(Stored items)
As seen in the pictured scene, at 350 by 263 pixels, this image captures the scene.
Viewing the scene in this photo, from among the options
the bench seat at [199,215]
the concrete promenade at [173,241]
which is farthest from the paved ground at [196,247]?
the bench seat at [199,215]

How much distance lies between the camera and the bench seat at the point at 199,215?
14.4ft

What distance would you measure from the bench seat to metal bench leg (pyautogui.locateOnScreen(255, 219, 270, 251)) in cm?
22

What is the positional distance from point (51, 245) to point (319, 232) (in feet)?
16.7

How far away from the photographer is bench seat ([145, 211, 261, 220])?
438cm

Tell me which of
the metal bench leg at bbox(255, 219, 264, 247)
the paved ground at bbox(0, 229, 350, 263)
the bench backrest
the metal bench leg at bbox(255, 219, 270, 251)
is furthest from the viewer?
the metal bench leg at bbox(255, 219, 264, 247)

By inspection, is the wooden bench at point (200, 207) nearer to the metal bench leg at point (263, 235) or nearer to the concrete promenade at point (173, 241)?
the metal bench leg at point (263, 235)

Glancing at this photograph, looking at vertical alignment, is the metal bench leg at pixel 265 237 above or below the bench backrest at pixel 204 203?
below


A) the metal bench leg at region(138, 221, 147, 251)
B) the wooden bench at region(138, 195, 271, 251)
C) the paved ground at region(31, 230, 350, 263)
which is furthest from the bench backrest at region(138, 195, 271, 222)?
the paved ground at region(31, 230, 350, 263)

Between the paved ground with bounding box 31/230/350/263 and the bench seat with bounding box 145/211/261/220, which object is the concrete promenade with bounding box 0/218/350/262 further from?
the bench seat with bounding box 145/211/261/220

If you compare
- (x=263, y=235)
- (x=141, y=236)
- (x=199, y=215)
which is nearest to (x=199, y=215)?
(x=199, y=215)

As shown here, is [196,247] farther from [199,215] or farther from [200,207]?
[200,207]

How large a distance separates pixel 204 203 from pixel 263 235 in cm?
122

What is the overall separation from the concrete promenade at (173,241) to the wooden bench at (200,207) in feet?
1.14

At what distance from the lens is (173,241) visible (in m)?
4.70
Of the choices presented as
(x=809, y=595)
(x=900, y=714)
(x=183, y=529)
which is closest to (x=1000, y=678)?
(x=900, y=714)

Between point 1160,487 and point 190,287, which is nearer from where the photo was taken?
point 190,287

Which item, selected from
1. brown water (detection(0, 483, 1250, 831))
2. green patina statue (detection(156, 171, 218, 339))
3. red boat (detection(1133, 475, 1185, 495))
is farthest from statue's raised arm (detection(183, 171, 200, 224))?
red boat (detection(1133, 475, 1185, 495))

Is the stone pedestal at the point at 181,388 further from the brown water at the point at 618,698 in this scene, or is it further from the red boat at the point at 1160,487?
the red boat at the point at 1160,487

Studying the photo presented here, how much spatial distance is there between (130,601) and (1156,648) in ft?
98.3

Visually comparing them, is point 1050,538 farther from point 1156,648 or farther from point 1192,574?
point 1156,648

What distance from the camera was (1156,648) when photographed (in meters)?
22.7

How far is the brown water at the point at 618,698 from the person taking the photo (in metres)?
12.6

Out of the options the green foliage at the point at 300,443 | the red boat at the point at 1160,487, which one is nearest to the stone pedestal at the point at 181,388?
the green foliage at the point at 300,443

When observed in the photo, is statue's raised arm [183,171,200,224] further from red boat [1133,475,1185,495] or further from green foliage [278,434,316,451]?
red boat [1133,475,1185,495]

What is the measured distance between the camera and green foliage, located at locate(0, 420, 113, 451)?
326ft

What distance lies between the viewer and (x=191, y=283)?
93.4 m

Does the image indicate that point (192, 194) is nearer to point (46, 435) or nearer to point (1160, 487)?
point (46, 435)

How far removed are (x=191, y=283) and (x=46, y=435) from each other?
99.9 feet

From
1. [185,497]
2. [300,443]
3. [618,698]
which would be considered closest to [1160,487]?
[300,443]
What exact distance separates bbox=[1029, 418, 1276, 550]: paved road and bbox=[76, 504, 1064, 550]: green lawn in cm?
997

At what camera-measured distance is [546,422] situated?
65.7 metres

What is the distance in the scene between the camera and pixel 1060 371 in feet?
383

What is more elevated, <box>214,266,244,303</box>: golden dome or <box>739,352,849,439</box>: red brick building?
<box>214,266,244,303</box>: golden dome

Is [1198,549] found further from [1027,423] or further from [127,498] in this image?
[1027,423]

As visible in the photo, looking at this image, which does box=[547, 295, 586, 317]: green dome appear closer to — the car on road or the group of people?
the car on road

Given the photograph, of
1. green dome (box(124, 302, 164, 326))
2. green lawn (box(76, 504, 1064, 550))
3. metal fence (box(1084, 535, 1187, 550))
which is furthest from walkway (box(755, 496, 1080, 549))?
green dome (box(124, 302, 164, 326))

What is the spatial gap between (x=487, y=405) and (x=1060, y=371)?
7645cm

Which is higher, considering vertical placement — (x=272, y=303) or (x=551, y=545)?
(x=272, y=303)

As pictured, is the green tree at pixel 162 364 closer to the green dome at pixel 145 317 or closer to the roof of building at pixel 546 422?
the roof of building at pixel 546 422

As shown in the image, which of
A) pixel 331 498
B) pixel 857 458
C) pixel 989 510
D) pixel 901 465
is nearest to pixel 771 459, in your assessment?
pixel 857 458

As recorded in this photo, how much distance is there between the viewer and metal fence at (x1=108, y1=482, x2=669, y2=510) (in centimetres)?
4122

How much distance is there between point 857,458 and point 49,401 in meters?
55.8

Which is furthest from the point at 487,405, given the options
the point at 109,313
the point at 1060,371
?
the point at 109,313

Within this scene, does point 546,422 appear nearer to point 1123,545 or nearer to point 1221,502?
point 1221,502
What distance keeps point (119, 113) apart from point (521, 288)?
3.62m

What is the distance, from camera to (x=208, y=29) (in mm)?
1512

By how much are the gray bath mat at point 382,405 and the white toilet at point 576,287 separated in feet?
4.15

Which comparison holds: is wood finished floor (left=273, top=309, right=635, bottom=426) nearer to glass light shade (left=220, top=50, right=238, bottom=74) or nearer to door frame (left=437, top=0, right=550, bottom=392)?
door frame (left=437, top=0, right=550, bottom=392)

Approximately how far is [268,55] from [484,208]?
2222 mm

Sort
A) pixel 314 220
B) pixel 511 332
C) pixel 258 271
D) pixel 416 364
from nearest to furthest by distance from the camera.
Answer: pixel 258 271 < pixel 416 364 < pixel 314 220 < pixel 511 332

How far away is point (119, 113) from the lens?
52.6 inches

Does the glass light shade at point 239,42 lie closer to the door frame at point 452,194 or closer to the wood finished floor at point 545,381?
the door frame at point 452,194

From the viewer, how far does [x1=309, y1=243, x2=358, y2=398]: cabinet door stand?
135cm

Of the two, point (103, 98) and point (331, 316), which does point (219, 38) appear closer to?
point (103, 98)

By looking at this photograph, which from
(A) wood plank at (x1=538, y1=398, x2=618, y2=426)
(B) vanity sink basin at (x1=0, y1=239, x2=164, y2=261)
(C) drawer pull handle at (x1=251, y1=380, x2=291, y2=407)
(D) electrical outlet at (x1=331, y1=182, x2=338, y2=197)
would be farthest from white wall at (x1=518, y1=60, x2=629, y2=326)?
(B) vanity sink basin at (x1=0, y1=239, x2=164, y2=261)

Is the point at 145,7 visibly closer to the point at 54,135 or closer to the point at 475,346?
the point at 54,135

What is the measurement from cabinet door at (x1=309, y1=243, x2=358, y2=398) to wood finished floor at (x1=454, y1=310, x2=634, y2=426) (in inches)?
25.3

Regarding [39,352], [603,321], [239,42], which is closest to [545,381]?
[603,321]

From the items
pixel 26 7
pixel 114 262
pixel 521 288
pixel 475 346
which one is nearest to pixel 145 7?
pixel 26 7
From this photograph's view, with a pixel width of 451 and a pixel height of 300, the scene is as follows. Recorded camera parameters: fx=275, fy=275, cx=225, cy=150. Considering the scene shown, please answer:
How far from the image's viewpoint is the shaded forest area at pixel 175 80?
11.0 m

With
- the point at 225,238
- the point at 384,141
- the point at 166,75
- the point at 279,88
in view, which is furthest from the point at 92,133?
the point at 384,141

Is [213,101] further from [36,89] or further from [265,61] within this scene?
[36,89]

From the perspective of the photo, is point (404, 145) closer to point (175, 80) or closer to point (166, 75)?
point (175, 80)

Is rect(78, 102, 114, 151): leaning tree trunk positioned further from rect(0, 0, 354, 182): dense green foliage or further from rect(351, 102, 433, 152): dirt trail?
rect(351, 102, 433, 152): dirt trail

Task brief =
Duplicate the records word for word, from the line containing "Approximately how far" through the line containing "Answer: pixel 258", with both of those lines included.

Answer to this exercise =
Approximately how far is [268,55] from [484,208]?
2222 mm

Sort
A) pixel 314 220
B) pixel 511 332
C) pixel 258 271
D) pixel 416 364
from nearest to furthest by distance from the camera.
Answer: pixel 258 271 < pixel 416 364 < pixel 314 220 < pixel 511 332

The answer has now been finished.